● Task goal
Omit any picture, and return the remaining data exactly as written.

● Task material
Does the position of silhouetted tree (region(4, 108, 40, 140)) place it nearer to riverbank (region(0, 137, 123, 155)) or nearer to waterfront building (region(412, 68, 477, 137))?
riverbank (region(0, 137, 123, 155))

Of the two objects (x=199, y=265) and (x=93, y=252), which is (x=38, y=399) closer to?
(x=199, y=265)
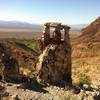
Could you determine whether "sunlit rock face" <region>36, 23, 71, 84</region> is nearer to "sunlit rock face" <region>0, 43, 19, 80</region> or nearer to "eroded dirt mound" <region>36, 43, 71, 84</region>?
"eroded dirt mound" <region>36, 43, 71, 84</region>

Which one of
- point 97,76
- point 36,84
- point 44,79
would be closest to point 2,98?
point 36,84

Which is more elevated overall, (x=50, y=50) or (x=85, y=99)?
(x=50, y=50)

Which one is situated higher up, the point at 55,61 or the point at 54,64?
the point at 55,61

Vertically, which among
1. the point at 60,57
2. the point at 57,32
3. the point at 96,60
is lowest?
the point at 96,60

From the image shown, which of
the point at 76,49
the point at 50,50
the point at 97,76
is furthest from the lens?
the point at 76,49

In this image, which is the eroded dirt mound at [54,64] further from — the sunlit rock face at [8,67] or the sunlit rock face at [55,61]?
the sunlit rock face at [8,67]

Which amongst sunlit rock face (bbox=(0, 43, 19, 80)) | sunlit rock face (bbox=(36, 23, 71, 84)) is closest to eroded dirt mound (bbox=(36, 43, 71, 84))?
sunlit rock face (bbox=(36, 23, 71, 84))

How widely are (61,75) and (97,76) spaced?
1689 cm

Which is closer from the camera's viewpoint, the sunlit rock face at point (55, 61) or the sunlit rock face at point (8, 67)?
the sunlit rock face at point (8, 67)

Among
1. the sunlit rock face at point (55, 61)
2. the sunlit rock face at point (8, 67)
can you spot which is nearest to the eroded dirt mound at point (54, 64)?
the sunlit rock face at point (55, 61)

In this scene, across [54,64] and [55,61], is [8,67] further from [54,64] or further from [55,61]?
[55,61]

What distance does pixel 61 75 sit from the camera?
32094 millimetres

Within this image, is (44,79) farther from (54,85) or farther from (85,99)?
(85,99)

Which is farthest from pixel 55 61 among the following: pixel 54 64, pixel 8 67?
pixel 8 67
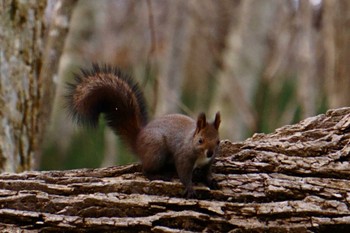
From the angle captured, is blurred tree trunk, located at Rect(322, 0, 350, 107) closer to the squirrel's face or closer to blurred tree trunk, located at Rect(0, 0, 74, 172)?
blurred tree trunk, located at Rect(0, 0, 74, 172)

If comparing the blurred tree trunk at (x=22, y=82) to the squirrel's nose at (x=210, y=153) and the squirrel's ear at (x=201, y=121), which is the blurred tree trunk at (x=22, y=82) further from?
the squirrel's nose at (x=210, y=153)

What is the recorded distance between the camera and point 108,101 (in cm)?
382

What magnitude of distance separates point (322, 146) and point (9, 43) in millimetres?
1754

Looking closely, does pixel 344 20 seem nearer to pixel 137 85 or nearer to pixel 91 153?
pixel 91 153

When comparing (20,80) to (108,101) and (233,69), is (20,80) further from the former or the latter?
(233,69)

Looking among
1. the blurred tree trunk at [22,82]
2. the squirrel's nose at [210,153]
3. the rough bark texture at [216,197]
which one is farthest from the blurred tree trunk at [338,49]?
the squirrel's nose at [210,153]

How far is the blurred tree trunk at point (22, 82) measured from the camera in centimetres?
403

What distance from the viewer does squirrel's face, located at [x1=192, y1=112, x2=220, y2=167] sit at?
334 cm

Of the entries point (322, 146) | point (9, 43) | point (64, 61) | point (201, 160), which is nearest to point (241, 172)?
point (201, 160)

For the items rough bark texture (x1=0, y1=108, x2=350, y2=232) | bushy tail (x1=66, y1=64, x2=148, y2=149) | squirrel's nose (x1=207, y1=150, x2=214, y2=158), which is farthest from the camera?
bushy tail (x1=66, y1=64, x2=148, y2=149)

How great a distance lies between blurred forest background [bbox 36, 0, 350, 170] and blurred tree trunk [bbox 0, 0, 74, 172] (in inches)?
78.5

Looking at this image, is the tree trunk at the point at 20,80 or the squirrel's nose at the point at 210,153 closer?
the squirrel's nose at the point at 210,153

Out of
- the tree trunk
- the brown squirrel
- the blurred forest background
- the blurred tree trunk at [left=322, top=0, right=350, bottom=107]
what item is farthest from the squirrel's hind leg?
the blurred tree trunk at [left=322, top=0, right=350, bottom=107]

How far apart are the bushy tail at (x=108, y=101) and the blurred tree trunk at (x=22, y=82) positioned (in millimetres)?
445
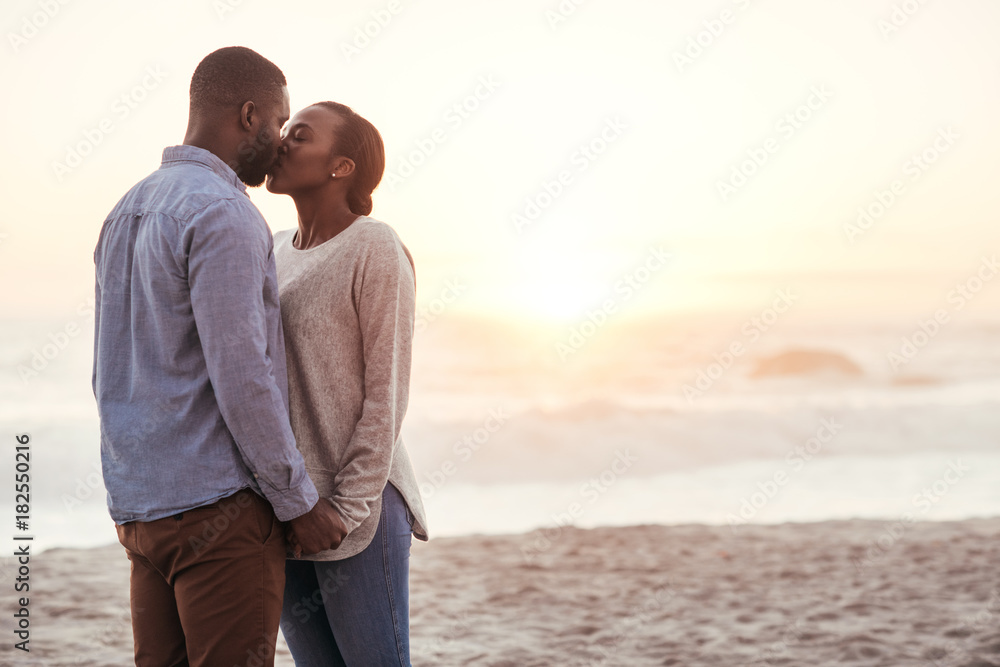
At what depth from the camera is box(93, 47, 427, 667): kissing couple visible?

● Exercise answer
Does the position of silhouetted tree (region(4, 108, 40, 140)) place it nearer to riverbank (region(0, 137, 123, 155)) or nearer to waterfront building (region(412, 68, 477, 137))?
riverbank (region(0, 137, 123, 155))

Of the two objects (x=199, y=265) and (x=93, y=252), which is (x=38, y=399) closer to?
(x=199, y=265)
Could you determine whether "sunlit rock face" <region>36, 23, 71, 84</region> is nearer to "sunlit rock face" <region>0, 43, 19, 80</region> or nearer to "eroded dirt mound" <region>36, 43, 71, 84</region>?
"eroded dirt mound" <region>36, 43, 71, 84</region>

Which one of
- point 97,76
- point 36,84
- point 44,79
would be closest to point 2,98?
point 36,84

Which is more elevated overall, (x=50, y=50) or (x=85, y=99)?
(x=50, y=50)

Which one is situated higher up, the point at 55,61 or the point at 54,64?
the point at 55,61

Vertically, which among
1. the point at 60,57
2. the point at 57,32
3. the point at 96,60
is lowest?
the point at 96,60

From the image shown, which of
the point at 76,49
the point at 50,50
the point at 97,76
is furthest from the lens?
the point at 76,49

In this image, which is the eroded dirt mound at [54,64] further from — the sunlit rock face at [8,67] or the sunlit rock face at [55,61]?
the sunlit rock face at [8,67]

Which amongst sunlit rock face (bbox=(0, 43, 19, 80)) | sunlit rock face (bbox=(36, 23, 71, 84)) is closest to eroded dirt mound (bbox=(36, 43, 71, 84))?
sunlit rock face (bbox=(36, 23, 71, 84))

How widely are (61,75) and (97,76) spaced?
1689 cm

Which is closer from the camera's viewpoint, the sunlit rock face at point (55, 61) or the sunlit rock face at point (8, 67)?
the sunlit rock face at point (8, 67)

Among
1. the sunlit rock face at point (55, 61)
2. the sunlit rock face at point (8, 67)
can you spot which is nearest to the eroded dirt mound at point (54, 64)?
the sunlit rock face at point (55, 61)

In this scene, across [54,64] and [55,61], is [8,67] further from [54,64] or further from [55,61]?
[55,61]

What distance does pixel 61 75 sit from the camera?
32094 millimetres

Within this image, is (44,79) farther from (54,85) or farther from (85,99)?
(85,99)

Which is farthest from pixel 55 61 among the following: pixel 54 64, pixel 8 67?
pixel 8 67
From the angle captured, is blurred tree trunk, located at Rect(322, 0, 350, 107) closer to the squirrel's face or closer to blurred tree trunk, located at Rect(0, 0, 74, 172)?
blurred tree trunk, located at Rect(0, 0, 74, 172)

If comparing the blurred tree trunk at (x=22, y=82) to the squirrel's nose at (x=210, y=153) and the squirrel's ear at (x=201, y=121), which is the blurred tree trunk at (x=22, y=82) further from?
the squirrel's nose at (x=210, y=153)

What is the recorded distance between the camera and point 108,101 (in cm)?
382

What magnitude of distance separates point (322, 146) and point (9, 43) in millimetres?
1754

Looking closely, does pixel 344 20 seem nearer to pixel 137 85 or nearer to pixel 91 153?
pixel 91 153

When comparing (20,80) to (108,101) and (233,69), is (20,80) further from the former or the latter?
(233,69)

Looking among
1. the blurred tree trunk at [22,82]
2. the squirrel's nose at [210,153]
3. the rough bark texture at [216,197]
which one is farthest from the blurred tree trunk at [338,49]?
the squirrel's nose at [210,153]

How far is the blurred tree trunk at point (22, 82) measured from the camera in centimetres?
403

What distance from the viewer does squirrel's face, located at [x1=192, y1=112, x2=220, y2=167] sit at?
334 cm

Of the entries point (322, 146) | point (9, 43) | point (64, 61) | point (201, 160), which is nearest to point (241, 172)?
point (201, 160)

For the items rough bark texture (x1=0, y1=108, x2=350, y2=232) | bushy tail (x1=66, y1=64, x2=148, y2=149) | squirrel's nose (x1=207, y1=150, x2=214, y2=158), which is farthest from the camera?
bushy tail (x1=66, y1=64, x2=148, y2=149)

How great a distance lies between blurred forest background [bbox 36, 0, 350, 170] and blurred tree trunk [bbox 0, 0, 74, 172] (in inches)?
78.5

Looking at this image, is the tree trunk at the point at 20,80 or the squirrel's nose at the point at 210,153 closer?
the squirrel's nose at the point at 210,153

Out of
- the tree trunk
- the brown squirrel
- the blurred forest background
- the blurred tree trunk at [left=322, top=0, right=350, bottom=107]
what item is farthest from the squirrel's hind leg?
the blurred tree trunk at [left=322, top=0, right=350, bottom=107]

How far apart are the bushy tail at (x=108, y=101) and the blurred tree trunk at (x=22, y=82) positioned (in millimetres)?
445
At what depth from the camera is box(93, 47, 427, 667): kissing couple visible?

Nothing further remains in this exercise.